#### Aim
Return every line of the material below that contains the word "feathers", copying each such line in full.

#### Provided material
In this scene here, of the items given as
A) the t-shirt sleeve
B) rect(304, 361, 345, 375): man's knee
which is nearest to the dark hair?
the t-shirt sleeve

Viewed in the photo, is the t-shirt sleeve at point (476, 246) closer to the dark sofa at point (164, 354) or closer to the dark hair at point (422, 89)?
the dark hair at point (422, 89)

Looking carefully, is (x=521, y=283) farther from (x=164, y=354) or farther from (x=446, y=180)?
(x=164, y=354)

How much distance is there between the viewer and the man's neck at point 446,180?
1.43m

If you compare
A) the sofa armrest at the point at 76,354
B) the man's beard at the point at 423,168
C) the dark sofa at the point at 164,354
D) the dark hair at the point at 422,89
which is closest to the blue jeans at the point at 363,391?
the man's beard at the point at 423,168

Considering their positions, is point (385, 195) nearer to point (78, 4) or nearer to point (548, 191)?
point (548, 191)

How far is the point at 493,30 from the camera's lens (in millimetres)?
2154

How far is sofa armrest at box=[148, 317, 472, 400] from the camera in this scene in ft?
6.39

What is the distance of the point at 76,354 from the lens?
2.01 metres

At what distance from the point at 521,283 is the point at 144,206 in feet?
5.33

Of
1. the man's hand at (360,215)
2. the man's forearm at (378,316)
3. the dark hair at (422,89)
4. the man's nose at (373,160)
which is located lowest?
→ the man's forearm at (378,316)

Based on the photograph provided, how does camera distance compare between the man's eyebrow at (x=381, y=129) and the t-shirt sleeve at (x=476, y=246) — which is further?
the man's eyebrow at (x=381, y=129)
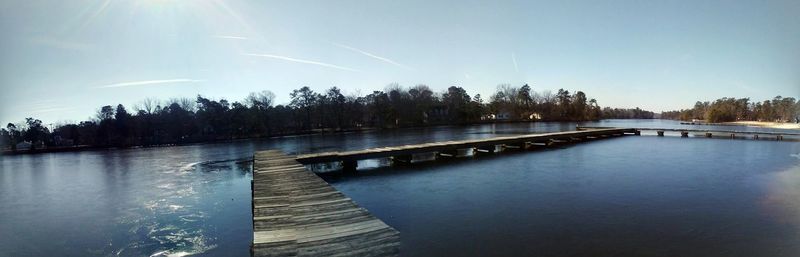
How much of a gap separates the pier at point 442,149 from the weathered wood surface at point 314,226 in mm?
9326

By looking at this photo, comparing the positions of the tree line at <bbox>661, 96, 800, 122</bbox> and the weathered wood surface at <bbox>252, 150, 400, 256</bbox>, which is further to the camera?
the tree line at <bbox>661, 96, 800, 122</bbox>

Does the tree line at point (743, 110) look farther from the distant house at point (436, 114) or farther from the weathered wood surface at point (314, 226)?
the weathered wood surface at point (314, 226)

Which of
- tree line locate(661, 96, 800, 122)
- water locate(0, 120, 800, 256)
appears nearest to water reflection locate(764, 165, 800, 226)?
water locate(0, 120, 800, 256)

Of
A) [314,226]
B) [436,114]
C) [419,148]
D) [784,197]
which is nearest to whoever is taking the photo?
[314,226]

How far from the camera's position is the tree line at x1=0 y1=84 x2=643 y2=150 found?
64500 millimetres

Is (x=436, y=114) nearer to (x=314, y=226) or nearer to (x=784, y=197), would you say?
(x=784, y=197)

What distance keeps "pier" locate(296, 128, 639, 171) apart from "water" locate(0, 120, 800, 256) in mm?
1233

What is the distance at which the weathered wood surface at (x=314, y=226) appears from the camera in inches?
193

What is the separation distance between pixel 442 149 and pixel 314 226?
1762 cm

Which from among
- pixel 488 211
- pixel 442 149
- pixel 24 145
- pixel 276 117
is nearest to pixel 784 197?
pixel 488 211

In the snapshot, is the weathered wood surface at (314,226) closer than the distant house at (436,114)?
Yes

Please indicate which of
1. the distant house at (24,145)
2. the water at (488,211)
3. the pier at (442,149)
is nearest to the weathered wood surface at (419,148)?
the pier at (442,149)

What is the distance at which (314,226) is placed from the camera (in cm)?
596

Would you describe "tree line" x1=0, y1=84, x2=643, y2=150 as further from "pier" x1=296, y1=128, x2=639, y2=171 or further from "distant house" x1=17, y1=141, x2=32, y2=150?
"pier" x1=296, y1=128, x2=639, y2=171
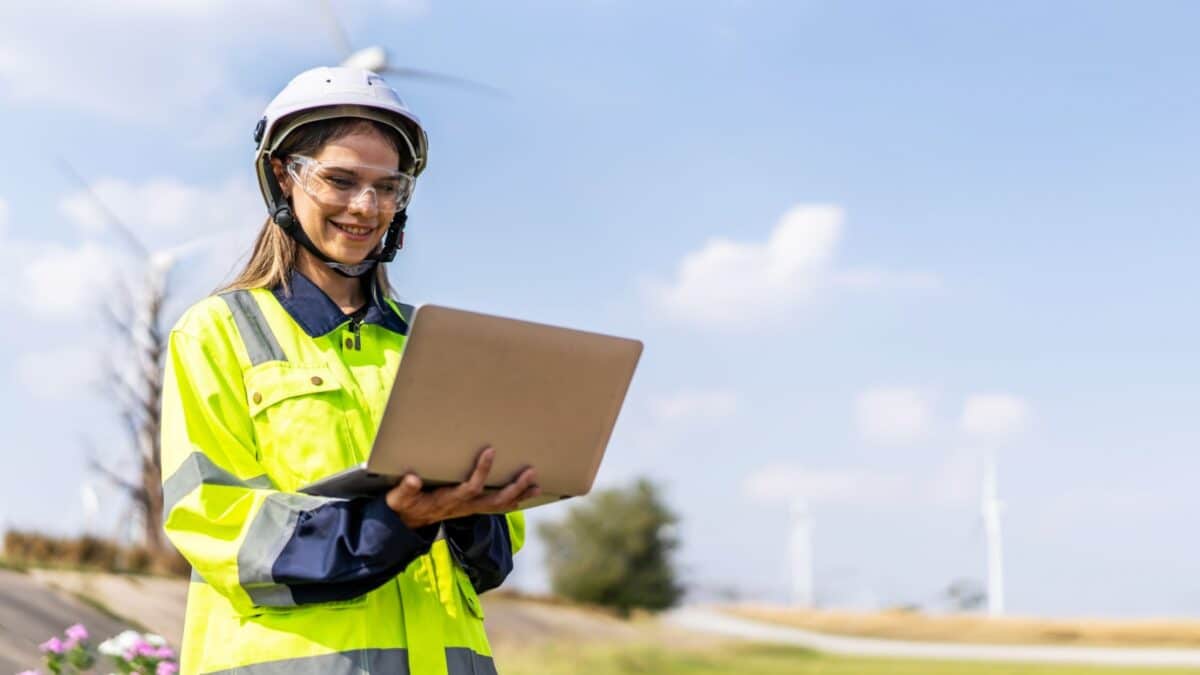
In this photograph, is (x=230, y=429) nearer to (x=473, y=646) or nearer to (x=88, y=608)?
(x=473, y=646)

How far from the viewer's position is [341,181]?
3025mm

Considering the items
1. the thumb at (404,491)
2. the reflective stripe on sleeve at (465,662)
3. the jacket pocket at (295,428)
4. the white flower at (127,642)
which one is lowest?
the reflective stripe on sleeve at (465,662)

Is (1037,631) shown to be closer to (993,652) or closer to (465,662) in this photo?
(993,652)

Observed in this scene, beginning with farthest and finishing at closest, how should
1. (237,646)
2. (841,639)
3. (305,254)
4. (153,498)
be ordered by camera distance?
(841,639)
(153,498)
(305,254)
(237,646)

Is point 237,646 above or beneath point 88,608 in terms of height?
beneath

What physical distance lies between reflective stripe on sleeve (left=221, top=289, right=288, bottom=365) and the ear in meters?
0.24

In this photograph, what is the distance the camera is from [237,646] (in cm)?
272

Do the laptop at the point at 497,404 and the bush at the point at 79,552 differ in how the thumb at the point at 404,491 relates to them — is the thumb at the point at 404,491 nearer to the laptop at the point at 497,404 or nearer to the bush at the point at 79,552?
the laptop at the point at 497,404

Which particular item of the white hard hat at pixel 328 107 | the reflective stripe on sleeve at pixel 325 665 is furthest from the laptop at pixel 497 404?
the white hard hat at pixel 328 107

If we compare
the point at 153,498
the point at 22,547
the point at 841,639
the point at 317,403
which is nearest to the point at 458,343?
the point at 317,403

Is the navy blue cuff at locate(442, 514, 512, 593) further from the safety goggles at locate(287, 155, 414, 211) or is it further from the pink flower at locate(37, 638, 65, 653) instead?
the pink flower at locate(37, 638, 65, 653)

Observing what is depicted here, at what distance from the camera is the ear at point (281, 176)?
123 inches

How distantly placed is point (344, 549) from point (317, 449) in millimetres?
267

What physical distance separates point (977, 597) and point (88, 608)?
51200 mm
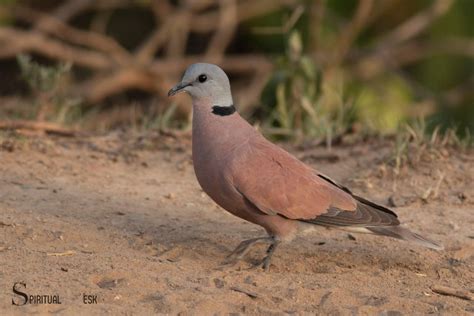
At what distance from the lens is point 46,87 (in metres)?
6.32

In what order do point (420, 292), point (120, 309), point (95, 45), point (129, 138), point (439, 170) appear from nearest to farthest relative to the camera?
point (120, 309) → point (420, 292) → point (439, 170) → point (129, 138) → point (95, 45)

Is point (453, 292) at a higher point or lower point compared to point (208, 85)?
lower

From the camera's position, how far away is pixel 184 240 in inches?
184

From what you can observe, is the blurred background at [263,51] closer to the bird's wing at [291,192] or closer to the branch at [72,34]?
the branch at [72,34]

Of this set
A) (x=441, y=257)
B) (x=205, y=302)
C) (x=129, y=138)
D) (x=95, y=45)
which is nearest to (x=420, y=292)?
(x=441, y=257)

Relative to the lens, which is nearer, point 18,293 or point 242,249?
point 18,293

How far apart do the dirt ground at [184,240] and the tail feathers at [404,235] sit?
132 mm

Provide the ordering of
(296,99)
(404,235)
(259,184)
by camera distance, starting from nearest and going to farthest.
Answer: (259,184), (404,235), (296,99)

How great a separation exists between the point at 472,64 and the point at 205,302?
22.3ft

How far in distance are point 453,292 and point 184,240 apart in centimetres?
132

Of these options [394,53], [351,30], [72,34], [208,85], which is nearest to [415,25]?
[394,53]

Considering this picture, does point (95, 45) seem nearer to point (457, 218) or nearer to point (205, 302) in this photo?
point (457, 218)

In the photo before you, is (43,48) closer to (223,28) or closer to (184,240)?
(223,28)

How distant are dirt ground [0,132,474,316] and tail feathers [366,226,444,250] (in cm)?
13
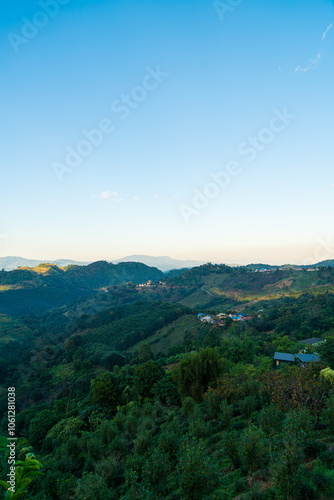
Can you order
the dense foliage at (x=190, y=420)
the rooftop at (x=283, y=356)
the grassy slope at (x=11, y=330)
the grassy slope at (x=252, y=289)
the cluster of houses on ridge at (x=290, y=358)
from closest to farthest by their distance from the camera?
the dense foliage at (x=190, y=420) → the cluster of houses on ridge at (x=290, y=358) → the rooftop at (x=283, y=356) → the grassy slope at (x=11, y=330) → the grassy slope at (x=252, y=289)

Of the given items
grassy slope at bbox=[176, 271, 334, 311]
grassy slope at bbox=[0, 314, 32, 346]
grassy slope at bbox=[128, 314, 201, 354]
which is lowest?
grassy slope at bbox=[0, 314, 32, 346]

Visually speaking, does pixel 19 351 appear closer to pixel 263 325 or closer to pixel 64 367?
pixel 64 367

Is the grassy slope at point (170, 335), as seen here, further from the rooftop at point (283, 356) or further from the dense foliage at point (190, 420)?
the rooftop at point (283, 356)

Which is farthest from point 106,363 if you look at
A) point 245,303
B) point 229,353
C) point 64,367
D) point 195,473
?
point 245,303

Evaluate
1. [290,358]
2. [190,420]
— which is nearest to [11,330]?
[290,358]

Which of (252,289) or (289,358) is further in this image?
(252,289)

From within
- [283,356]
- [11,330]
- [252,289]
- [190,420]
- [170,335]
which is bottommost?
[11,330]

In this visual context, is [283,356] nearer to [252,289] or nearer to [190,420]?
[190,420]

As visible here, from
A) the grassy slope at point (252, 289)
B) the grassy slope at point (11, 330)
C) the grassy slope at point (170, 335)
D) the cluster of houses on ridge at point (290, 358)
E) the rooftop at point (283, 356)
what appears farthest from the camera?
the grassy slope at point (252, 289)

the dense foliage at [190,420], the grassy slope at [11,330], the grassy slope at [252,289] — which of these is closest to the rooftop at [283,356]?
the dense foliage at [190,420]

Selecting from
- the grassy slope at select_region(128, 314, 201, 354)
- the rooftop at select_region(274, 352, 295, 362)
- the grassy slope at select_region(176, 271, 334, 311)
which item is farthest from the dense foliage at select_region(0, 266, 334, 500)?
the grassy slope at select_region(176, 271, 334, 311)

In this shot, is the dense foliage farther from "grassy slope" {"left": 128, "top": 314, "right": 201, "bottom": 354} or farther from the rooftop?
the rooftop
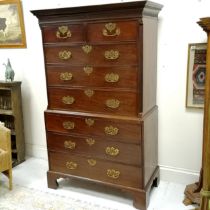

#### Answer to the exercise
How far apart do the dirt ground at [184,240] and the tail feathers at [404,235] sit?
How distant are dirt ground [0,132,474,316] and tail feathers [366,226,444,250] (in cm)?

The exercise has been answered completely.